▸ **WHAT THE TASK REQUIRES**
Within the records below, reproduce without change the lines from the line that has "<CLASS>SECRET</CLASS>" through the line that has "<REL_DATE>01-27-1998</REL_DATE>", and only those.

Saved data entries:
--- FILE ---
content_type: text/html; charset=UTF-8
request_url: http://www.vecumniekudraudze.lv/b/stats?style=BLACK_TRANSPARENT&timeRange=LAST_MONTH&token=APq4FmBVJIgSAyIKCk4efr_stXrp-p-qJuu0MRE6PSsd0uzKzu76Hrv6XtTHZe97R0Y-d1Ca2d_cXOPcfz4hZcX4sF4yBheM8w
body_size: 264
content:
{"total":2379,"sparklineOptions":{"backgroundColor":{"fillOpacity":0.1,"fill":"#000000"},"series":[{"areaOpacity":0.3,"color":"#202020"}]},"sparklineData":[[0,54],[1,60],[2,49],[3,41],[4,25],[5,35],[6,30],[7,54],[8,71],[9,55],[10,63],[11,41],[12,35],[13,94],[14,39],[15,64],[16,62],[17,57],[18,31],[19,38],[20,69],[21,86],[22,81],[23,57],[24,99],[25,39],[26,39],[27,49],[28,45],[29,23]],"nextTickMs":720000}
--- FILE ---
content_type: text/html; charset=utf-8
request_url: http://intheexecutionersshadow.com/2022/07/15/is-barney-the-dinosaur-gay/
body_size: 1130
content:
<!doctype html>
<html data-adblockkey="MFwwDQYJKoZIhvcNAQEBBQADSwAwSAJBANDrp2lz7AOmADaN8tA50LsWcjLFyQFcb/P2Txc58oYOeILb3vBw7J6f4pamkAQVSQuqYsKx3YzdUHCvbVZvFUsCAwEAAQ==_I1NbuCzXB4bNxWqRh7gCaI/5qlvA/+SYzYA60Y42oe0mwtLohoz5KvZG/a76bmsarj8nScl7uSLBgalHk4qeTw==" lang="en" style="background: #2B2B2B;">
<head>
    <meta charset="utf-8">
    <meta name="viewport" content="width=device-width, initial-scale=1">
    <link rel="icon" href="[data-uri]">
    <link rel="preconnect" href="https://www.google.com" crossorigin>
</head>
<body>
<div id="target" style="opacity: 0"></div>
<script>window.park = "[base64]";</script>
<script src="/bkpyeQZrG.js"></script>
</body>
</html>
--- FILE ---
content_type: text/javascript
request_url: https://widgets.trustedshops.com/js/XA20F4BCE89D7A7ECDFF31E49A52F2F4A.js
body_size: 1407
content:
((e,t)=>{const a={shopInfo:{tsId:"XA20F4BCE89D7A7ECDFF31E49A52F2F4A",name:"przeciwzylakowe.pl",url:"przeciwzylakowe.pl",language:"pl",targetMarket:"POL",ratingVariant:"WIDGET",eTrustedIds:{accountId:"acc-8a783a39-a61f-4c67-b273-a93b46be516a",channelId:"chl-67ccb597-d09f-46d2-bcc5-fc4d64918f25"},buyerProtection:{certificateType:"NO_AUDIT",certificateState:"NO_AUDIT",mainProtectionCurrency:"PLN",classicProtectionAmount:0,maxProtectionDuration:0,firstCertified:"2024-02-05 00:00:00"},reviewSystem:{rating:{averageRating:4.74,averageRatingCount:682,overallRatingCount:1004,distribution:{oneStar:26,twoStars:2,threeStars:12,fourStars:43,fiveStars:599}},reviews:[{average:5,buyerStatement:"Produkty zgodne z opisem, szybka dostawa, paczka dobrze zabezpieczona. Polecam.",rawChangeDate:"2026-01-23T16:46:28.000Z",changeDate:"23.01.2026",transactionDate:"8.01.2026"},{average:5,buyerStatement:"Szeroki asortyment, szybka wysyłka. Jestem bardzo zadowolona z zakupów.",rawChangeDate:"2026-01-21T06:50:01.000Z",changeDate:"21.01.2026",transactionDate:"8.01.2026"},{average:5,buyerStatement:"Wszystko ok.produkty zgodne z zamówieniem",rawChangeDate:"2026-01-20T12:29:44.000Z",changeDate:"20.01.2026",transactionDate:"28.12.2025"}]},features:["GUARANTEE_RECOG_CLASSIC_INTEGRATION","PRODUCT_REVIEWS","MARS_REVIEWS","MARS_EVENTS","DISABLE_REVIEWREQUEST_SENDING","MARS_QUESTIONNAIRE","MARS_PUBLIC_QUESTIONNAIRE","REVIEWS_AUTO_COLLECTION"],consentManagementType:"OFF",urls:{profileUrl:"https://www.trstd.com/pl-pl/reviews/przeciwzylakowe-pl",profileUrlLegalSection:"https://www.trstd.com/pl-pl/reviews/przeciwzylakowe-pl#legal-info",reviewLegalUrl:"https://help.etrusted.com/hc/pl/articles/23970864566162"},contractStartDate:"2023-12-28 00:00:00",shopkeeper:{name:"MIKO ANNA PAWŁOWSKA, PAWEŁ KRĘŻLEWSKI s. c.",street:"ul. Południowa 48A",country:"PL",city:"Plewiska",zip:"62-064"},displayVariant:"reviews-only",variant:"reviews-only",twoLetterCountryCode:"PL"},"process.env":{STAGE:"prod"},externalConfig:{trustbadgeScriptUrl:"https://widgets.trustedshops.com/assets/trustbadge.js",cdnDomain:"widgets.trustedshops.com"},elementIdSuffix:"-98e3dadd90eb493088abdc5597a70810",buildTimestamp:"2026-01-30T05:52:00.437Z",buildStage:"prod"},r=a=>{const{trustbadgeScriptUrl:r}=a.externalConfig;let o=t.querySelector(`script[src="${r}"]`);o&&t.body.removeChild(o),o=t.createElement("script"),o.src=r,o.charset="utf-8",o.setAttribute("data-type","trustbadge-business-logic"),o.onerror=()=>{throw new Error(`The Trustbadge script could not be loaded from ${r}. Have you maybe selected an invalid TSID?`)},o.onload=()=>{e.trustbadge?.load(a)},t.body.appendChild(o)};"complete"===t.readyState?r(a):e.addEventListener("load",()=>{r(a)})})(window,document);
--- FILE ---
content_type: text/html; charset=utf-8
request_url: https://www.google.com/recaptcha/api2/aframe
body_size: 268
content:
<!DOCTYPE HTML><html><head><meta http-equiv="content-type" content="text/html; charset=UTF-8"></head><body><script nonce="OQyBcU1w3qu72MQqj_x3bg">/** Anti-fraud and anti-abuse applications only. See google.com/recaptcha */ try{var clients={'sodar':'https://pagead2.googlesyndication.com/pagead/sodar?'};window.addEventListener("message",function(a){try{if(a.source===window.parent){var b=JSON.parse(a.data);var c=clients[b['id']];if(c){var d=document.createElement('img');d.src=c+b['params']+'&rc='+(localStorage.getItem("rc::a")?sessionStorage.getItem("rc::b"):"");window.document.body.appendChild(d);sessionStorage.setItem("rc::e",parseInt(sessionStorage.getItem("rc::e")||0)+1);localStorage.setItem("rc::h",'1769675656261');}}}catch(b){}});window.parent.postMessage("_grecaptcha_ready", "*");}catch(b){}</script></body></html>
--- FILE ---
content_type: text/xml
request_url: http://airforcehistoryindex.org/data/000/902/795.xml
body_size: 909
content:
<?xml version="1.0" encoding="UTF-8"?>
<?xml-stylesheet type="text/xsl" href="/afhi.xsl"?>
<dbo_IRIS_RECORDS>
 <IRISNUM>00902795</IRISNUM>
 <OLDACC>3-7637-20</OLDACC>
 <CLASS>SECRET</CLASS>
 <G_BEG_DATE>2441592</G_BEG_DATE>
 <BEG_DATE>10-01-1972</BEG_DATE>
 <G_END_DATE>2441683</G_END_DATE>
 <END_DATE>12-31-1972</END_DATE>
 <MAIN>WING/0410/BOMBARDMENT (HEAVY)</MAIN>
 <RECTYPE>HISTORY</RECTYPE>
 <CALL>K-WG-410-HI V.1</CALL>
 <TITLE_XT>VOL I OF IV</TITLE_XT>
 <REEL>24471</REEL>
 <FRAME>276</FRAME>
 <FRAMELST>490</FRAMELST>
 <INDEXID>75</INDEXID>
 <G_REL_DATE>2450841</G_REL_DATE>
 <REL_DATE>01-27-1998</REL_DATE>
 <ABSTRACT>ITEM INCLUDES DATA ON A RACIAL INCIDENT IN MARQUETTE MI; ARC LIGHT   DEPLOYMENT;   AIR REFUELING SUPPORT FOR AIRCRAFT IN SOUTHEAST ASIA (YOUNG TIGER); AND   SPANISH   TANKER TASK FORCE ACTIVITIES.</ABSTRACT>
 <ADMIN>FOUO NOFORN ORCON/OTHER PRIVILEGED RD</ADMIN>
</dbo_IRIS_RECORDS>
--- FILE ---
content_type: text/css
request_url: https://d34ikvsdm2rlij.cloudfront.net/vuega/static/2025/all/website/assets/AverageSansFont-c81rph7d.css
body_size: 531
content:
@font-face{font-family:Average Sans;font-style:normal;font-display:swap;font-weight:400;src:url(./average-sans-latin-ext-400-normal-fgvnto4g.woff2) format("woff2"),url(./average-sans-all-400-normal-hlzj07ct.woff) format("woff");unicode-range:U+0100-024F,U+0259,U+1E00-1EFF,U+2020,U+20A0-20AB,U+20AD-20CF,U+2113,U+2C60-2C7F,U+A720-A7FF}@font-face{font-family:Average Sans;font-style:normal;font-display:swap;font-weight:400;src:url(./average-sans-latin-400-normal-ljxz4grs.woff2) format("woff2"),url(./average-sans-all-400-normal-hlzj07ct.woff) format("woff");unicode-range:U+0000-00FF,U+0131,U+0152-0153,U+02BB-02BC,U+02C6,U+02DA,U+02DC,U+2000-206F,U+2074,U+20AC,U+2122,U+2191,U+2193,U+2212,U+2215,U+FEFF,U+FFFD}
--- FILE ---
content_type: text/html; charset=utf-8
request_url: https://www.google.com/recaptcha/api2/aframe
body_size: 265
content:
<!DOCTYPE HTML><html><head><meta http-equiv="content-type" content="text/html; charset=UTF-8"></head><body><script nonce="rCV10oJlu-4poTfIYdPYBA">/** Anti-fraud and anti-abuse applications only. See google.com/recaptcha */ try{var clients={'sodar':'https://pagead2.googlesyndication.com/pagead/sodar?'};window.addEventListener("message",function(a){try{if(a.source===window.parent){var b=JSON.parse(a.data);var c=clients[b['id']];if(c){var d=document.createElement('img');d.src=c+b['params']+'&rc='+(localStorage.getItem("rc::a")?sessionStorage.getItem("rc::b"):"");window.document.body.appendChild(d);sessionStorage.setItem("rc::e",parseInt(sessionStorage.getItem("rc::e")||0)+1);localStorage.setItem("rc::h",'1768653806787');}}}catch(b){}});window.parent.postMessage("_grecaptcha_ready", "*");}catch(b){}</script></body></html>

▸ **ANSWER TO THIS TASK**
 <CLASS>SECRET</CLASS>
 <G_BEG_DATE>2441592</G_BEG_DATE>
 <BEG_DATE>10-01-1972</BEG_DATE>
 <G_END_DATE>2441683</G_END_DATE>
 <END_DATE>12-31-1972</END_DATE>
 <MAIN>WING/0410/BOMBARDMENT (HEAVY)</MAIN>
 <RECTYPE>HISTORY</RECTYPE>
 <CALL>K-WG-410-HI V.1</CALL>
 <TITLE_XT>VOL I OF IV</TITLE_XT>
 <REEL>24471</REEL>
 <FRAME>276</FRAME>
 <FRAMELST>490</FRAMELST>
 <INDEXID>75</INDEXID>
 <G_REL_DATE>2450841</G_REL_DATE>
 <REL_DATE>01-27-1998</REL_DATE>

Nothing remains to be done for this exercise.